- **Work instruction**: Transcribe each entry exactly as it appears, leaving out any picture it holds.

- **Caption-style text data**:
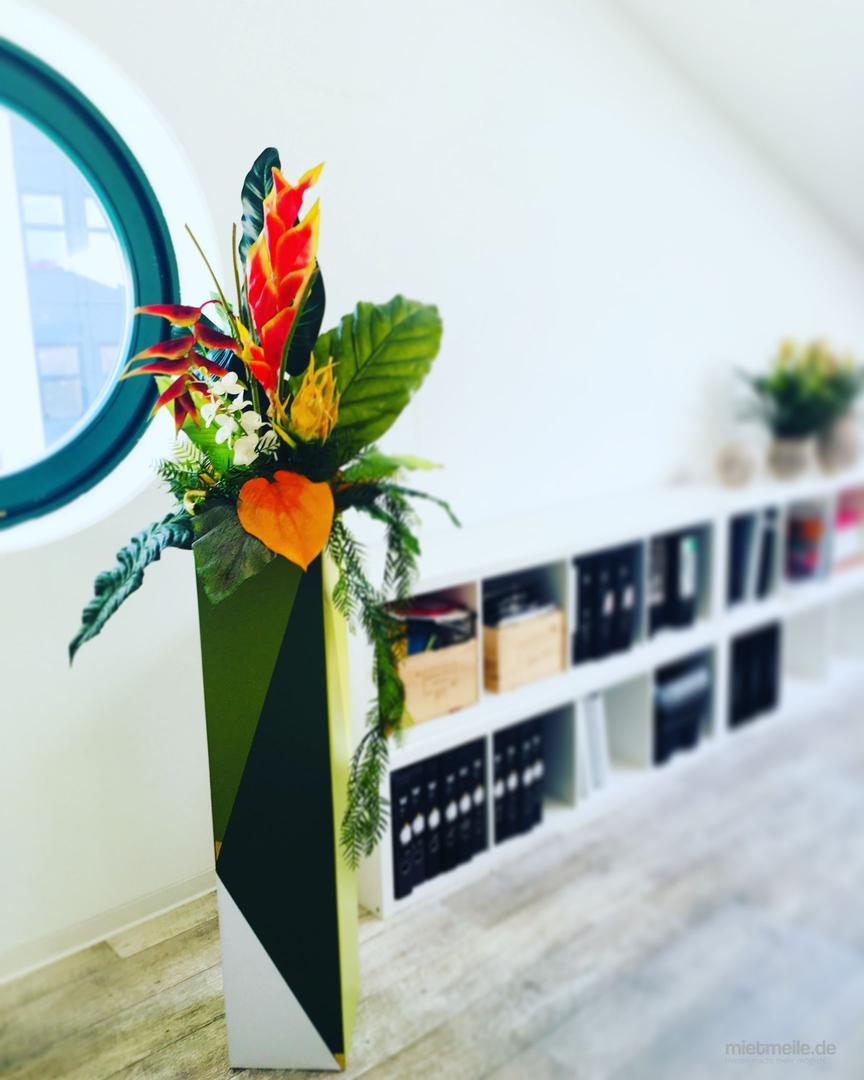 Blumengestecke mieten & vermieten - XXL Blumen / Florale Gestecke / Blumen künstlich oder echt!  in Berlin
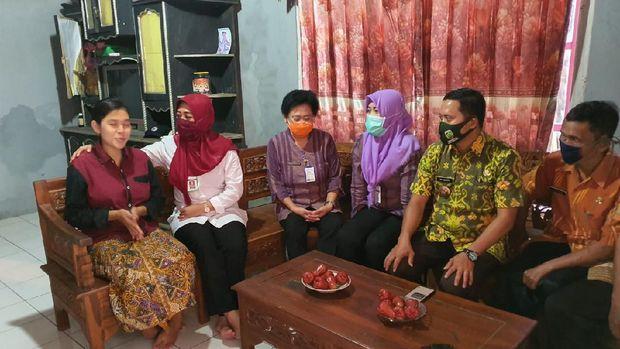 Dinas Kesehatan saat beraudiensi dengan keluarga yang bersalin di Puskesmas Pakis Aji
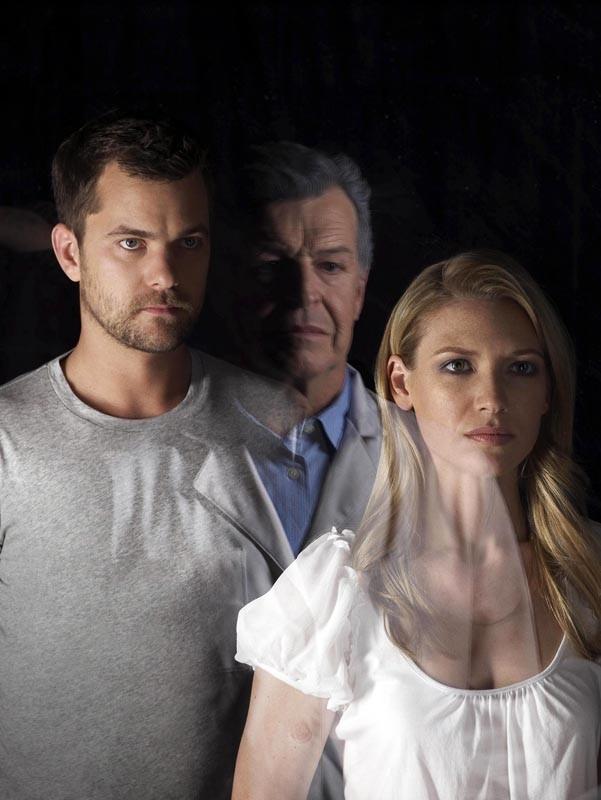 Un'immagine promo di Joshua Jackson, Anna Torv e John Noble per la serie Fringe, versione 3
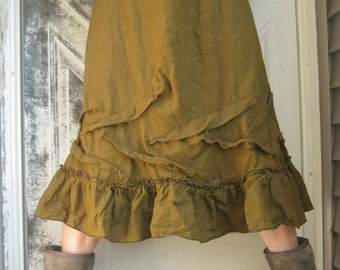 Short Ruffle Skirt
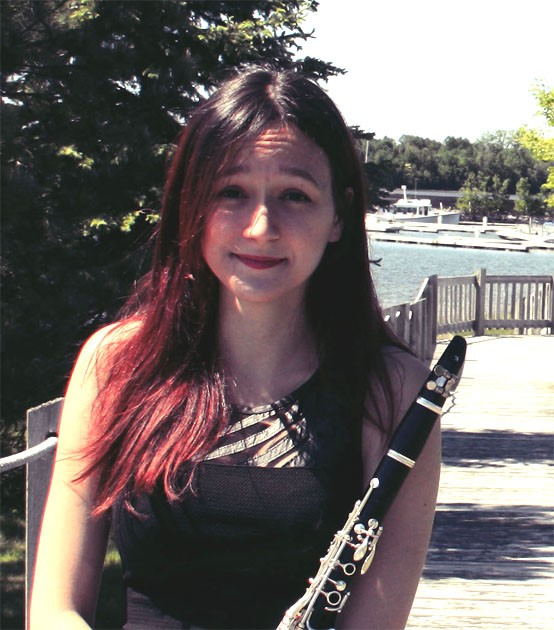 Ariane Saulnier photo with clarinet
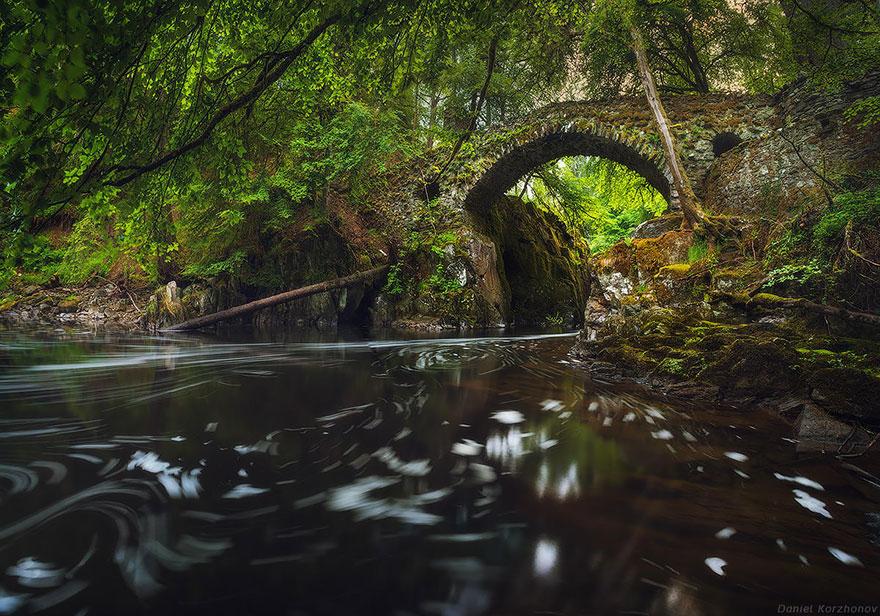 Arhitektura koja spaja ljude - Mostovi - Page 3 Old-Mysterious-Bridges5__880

- **Expected answer**:
 Blumengestecke mieten & vermieten - XXL Blumen / Florale Gestecke / Blumen künstlich oder echt!  in Berlin
 Dinas Kesehatan saat beraudiensi dengan keluarga yang bersalin di Puskesmas Pakis Aji
 Un'immagine promo di Joshua Jackson, Anna Torv e John Noble per la serie Fringe, versione 3
 Short Ruffle Skirt
 Ariane Saulnier photo with clarinet
 Arhitektura koja spaja ljude - Mostovi - Page 3 Old-Mysterious-Bridges5__880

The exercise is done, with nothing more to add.